5.4 Computer tasks

Task 1

Consider again the crabs dataset you looked at in the exercises in the chapter on PCA (see 4.4). We now consider a canonical correlation analysis in which one set of variables, the \(\mathbf x\)-set, is given by CL and CW and the other set, the \(\mathbf y\)-set, is given by FL, RW and BD.

library(MASS)
?crabs           # read the help page to find out about the dataset
X1 = crabs %>% dplyr::select(CL, CW)  %>%as.matrix()  
Y1 = crabs %>% dplyr::select(FL, RW, BD) %>% as.matrix()

calculate \({\bf S}_{\bf x x}^{-1/2}\) and \({\bf S}_{\bf yy}^{-1/2}\) by first computing the spectral decomposition of \(\mathbf S_{xx}\) and \(\mathbf S_{yy}\).
Now calculate the matrix \(\mathbf Q\) and compute its singular value decomposition.

Compute the first pair of CC vectors and CC variables \(\eta_1\) and \(\psi_1\). What is the 1st canonical correlation?
Plot \(\psi_1\) vs \(\eta_1\). What does the plot tell you (if anything)?
Repeat the above to find the second pair of CC vectors, and the second set of CC variables/scores, and plot these against each other and against the first CC scores. Is there any interesting structure in any of the plots?

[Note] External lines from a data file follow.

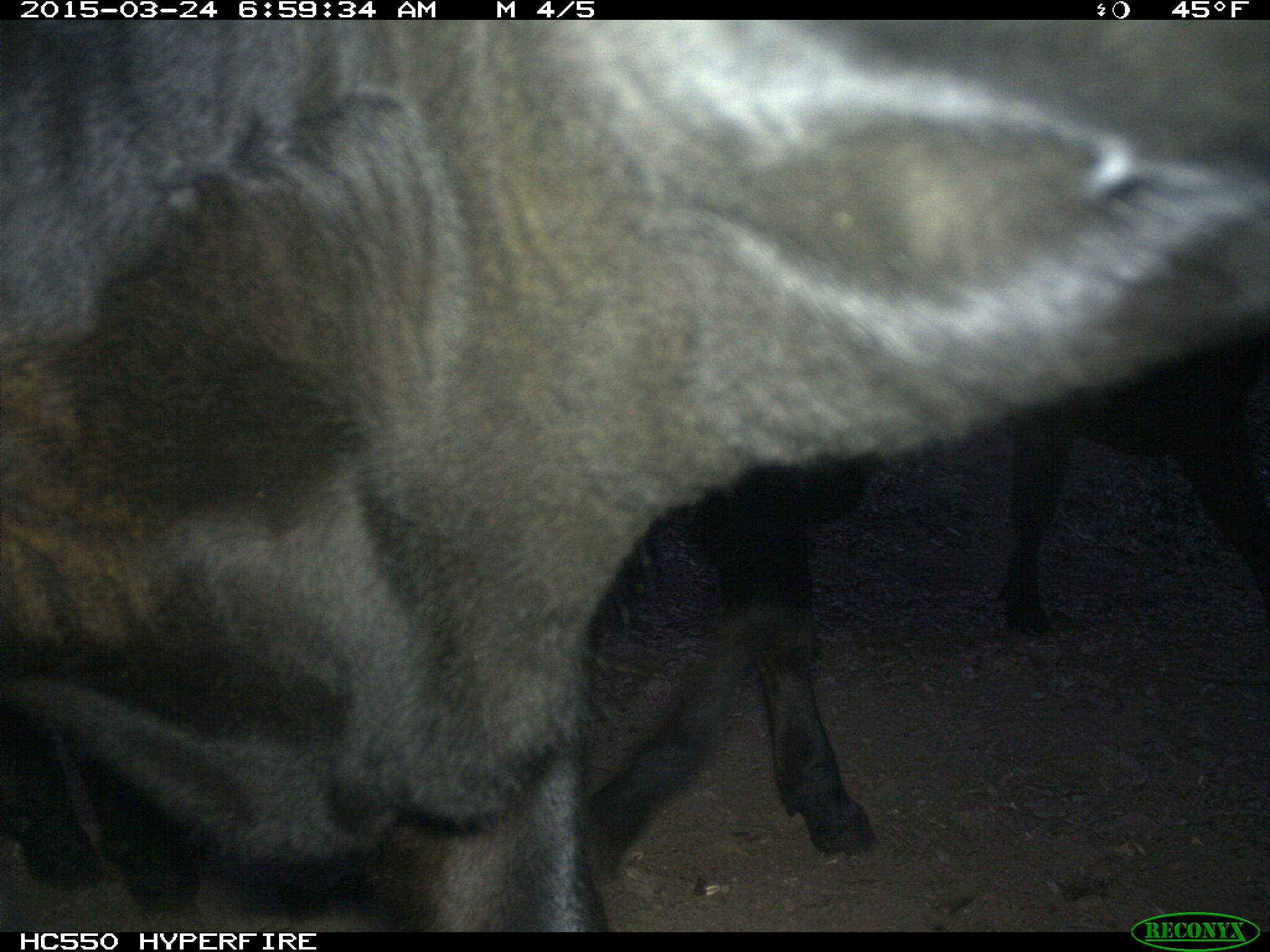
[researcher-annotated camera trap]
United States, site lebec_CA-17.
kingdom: Animalia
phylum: Chordata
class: Mammalia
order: Artiodactyla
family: Bovidae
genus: Bos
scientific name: Bos taurus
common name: domestic cow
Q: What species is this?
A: Bos taurus (domestic cow).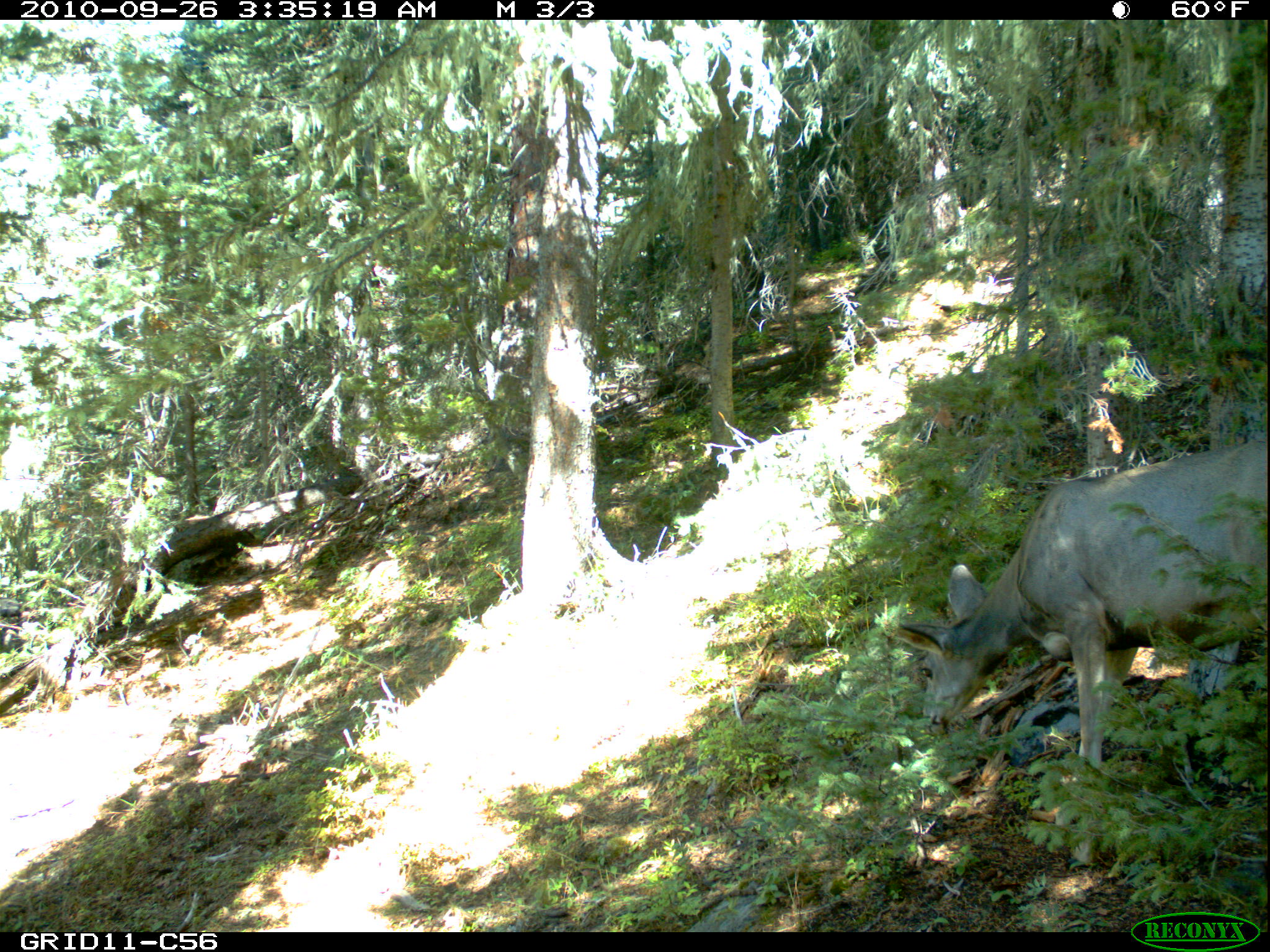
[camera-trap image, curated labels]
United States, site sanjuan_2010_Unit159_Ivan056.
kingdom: Animalia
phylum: Chordata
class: Mammalia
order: Artiodactyla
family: Cervidae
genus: Odocoileus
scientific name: Odocoileus hemionus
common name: mule deer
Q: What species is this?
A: Odocoileus hemionus (mule deer).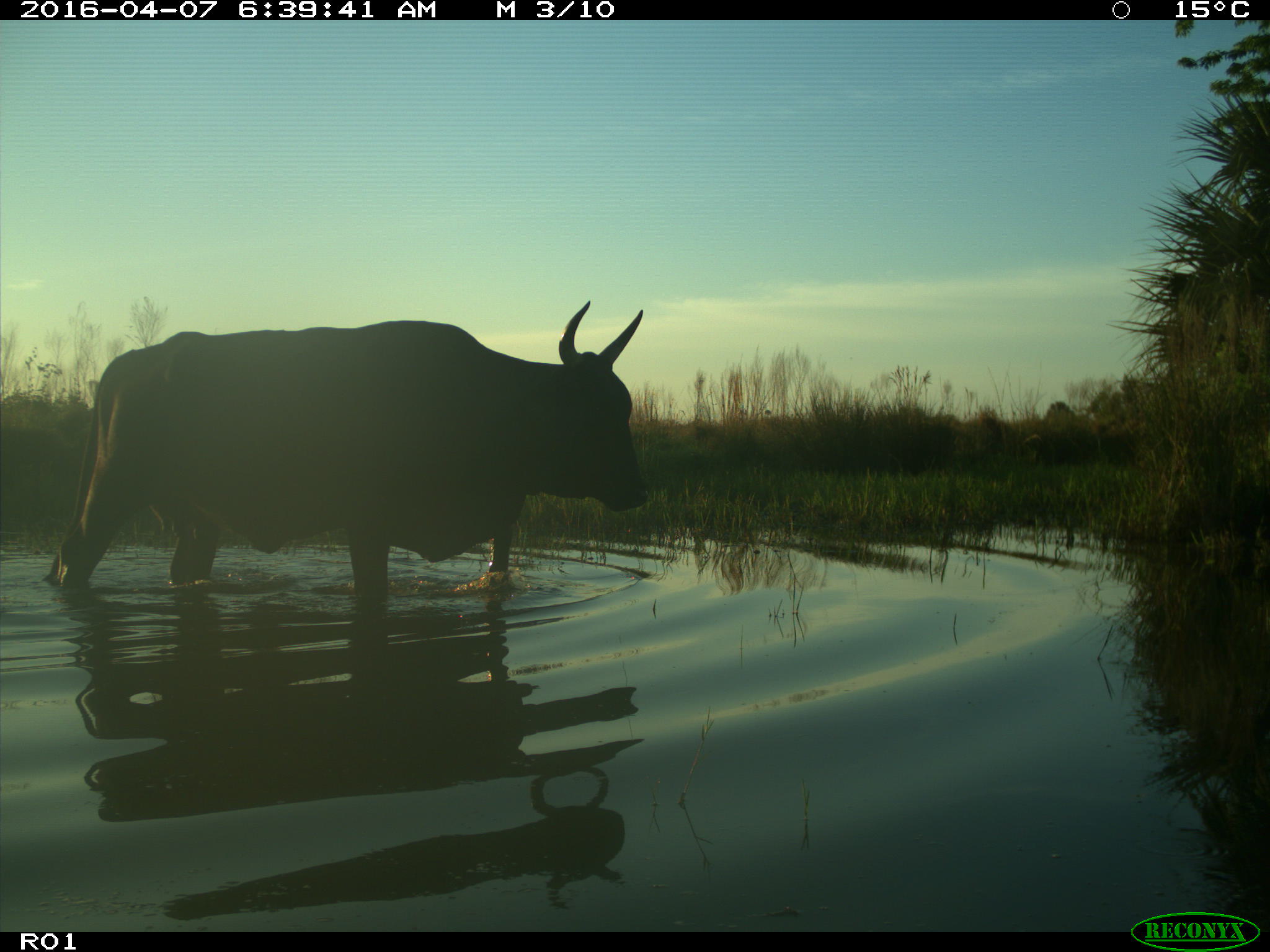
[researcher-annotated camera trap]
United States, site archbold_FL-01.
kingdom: Animalia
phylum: Chordata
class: Mammalia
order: Artiodactyla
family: Bovidae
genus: Bos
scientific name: Bos taurus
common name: domestic cow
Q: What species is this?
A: Bos taurus (domestic cow).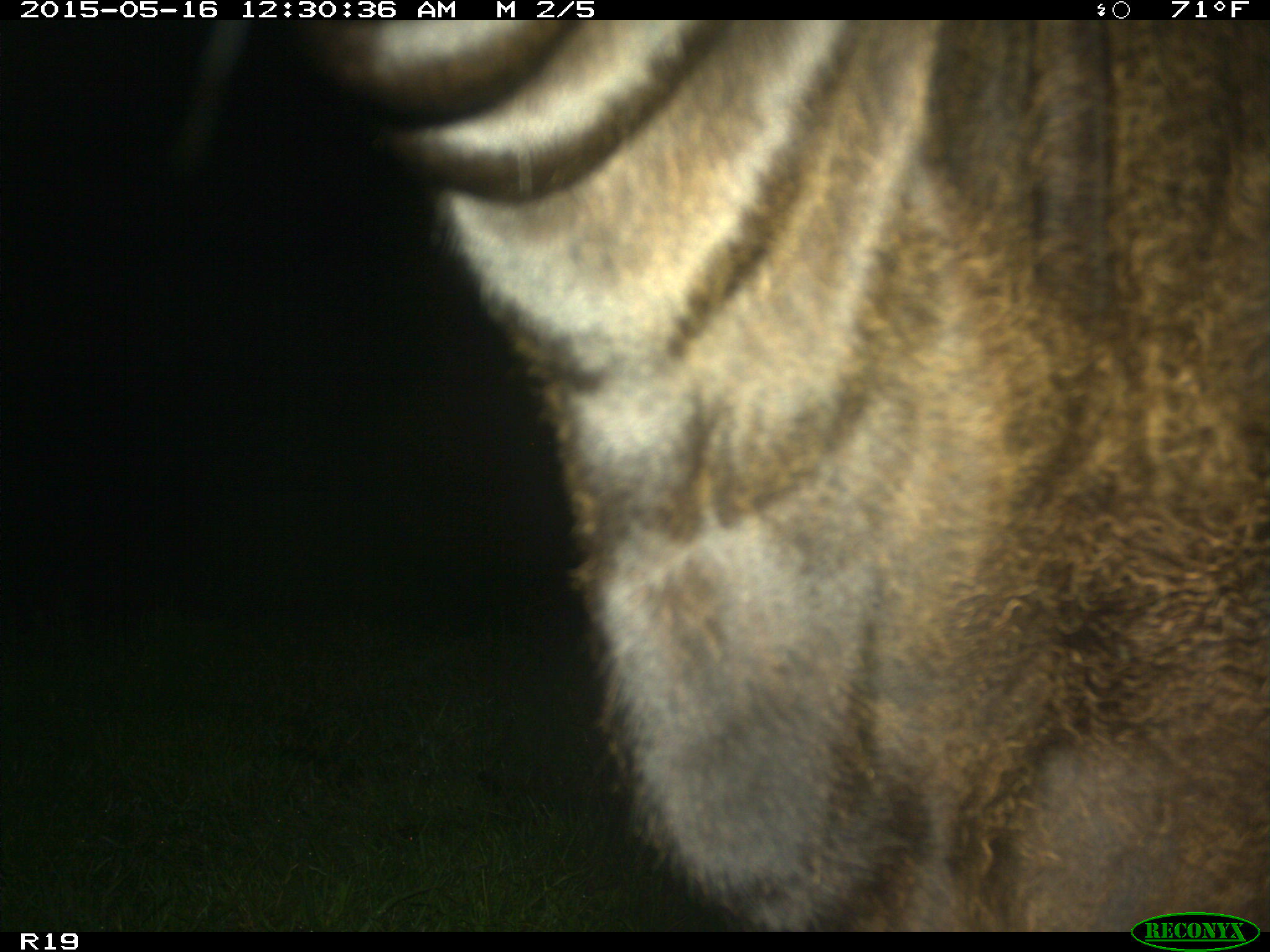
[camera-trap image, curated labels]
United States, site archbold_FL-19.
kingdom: Animalia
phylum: Chordata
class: Mammalia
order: Artiodactyla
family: Bovidae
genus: Bos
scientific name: Bos taurus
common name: domestic cow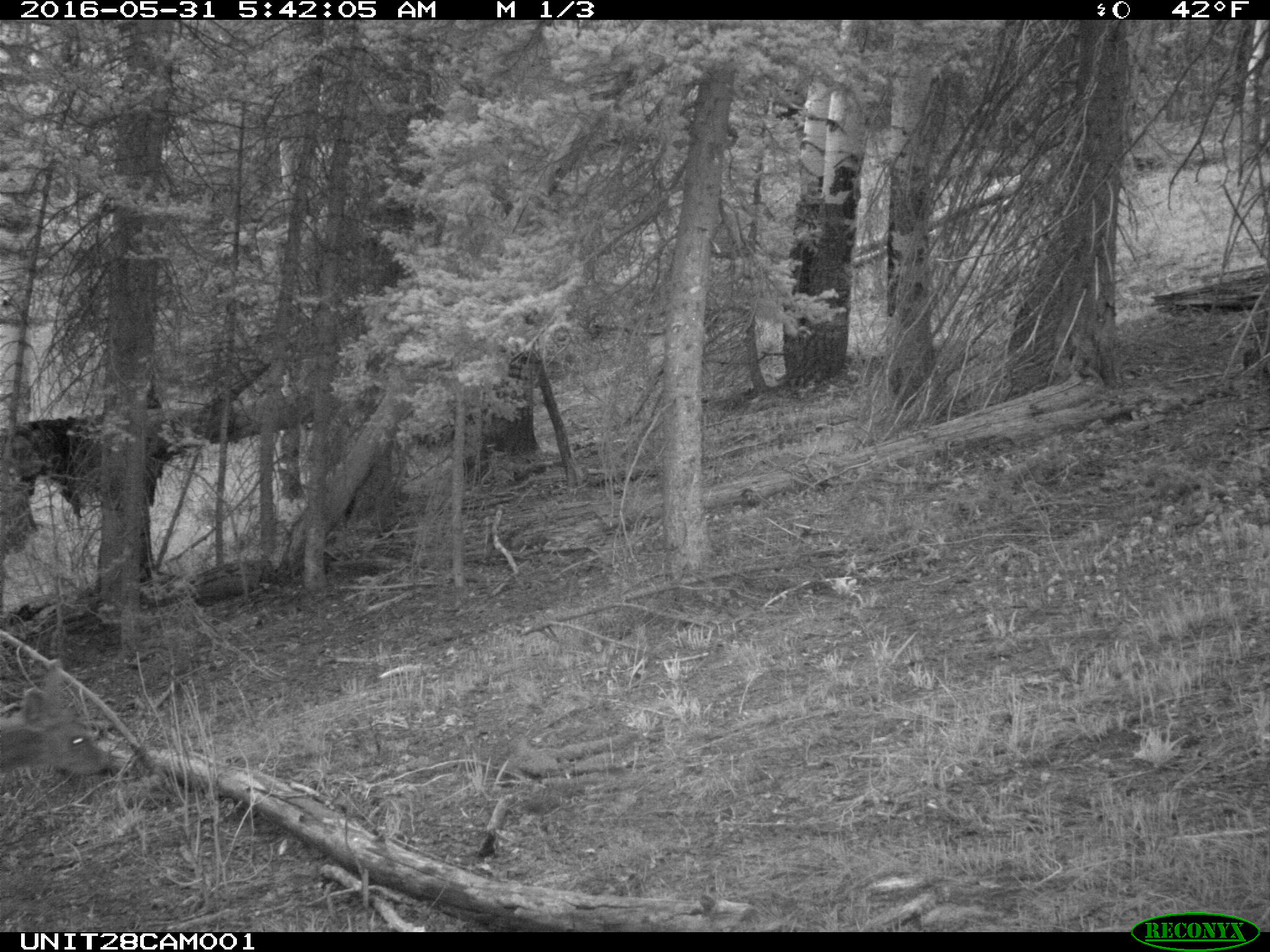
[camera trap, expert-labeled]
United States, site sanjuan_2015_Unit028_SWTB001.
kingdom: Animalia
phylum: Chordata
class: Mammalia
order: Artiodactyla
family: Cervidae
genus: Odocoileus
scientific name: Odocoileus hemionus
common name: mule deer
Odocoileus hemionus (mule deer).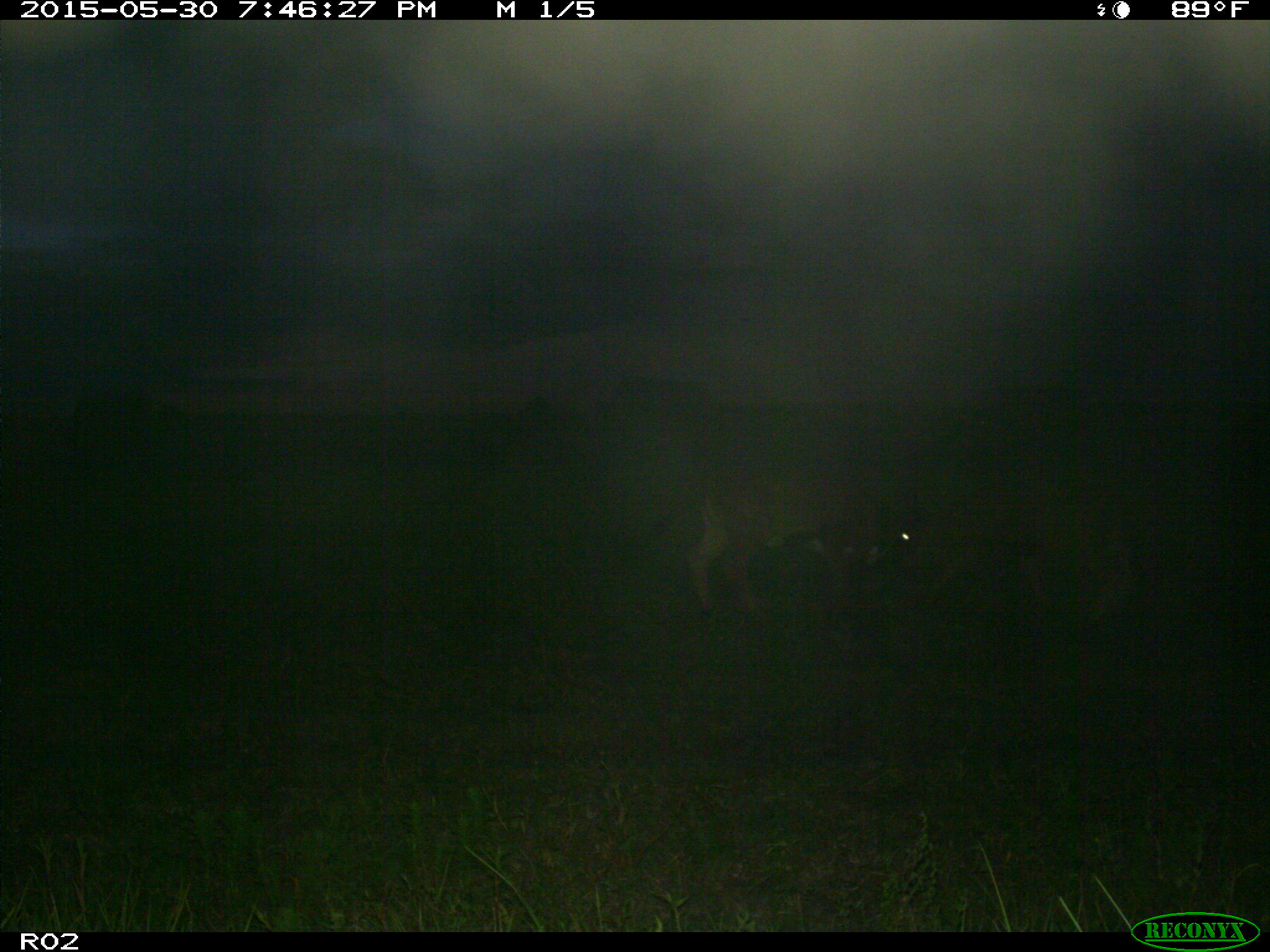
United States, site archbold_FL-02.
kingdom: Animalia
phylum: Chordata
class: Mammalia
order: Artiodactyla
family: Bovidae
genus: Bos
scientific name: Bos taurus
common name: domestic cow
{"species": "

Which plots suggest random scatter?

Finally, repeat the analysis above using the cc command and plt.cc from the package CCA which you will need to download.

cca<-cc(X1,Y1)
plt.cc(cca, var.label=TRUE)

Task 2

The data for previous Premier League seasons is available at:

[https://www.rotowire.com/soccer/league-table.php?season=2022]https://www.rotowire.com/soccer/league-table.php?season=2022)

There is a button to download the csv (comma separated variable) file in the bottom right hand corner. Read the data into R (hint: try the read.csv command).

x <- read.csv(x , file="/YOURDIRECTORY/prem_league_data.txt, 
sep=" ", header=TRUE)

If you are not sure what the name of YOURDIRECTORY is where the file is located, then a useful command to find out is file.choose()

Reproduce the analysis from the notes for the 2022-23 premier league season.
Give an interpretation of the CC scores. One of doing this is to think about the correlation between the original variables and the scores (the transformed variables). Note that there are four different correlation matrices we can look at to aid interpretation: correlation between X and \(\eta\), \(X\) and \(\psi\), \(Y\) and \(\eta\), and \(Y\) and \(\psi\).

Circle plots can also help. Look at the help page for plt.cc and try some circle plots.

Consider now doing CCA with \(\mathbf x=(W,D)\) and \(\mathbf y=(G,GA, L)\). Note that if you knew \(W\) and \(D\), you could calculate \(L\). Without doing any computation, what do you expect the first canoncial correlation to be? What will the first pair of CC vectors be (upto a multiplicative constant)?
Check your intuition by doing the calculation in R:

X <- table[,c('W','D')] 
Y <- table[,c('G','GA','L')] 
cc(X,Y)

Task 3

We will now look data measured from 600 first year university students. Measurements were made on three psychological variables:

Locus of Control: the degree to someone believes that they, as opposed to external forces, have control over the outcome of events in their lives.
Self Concept: an indication of whether a person tends to hold a generally positive and consistent or negative and variable self-view.
Motivation: how motivated an individual is

which will form our \(\mathbf X\) variables. The \(\mathbf Y\) variables are four academic scores (standardized test scores)

Reading
Writing
Math
Science

and gender (1=Male, 0 = Female) We are interested in how the set of psychological variables relates to the academic variables and gender.

mm <- read.csv("https://stats.idre.ucla.edu/stat/data/mmreg.csv")
colnames(mm) <- c("Control", "Concept", "Motivation",
                  "Read", "Write", "Math",
    "Science", "Sex")
summary(mm)
psych <- mm[, 1:3]
acad <- mm[, 4:7]

Conduct CCA on these data. Provide an interpretation of your results.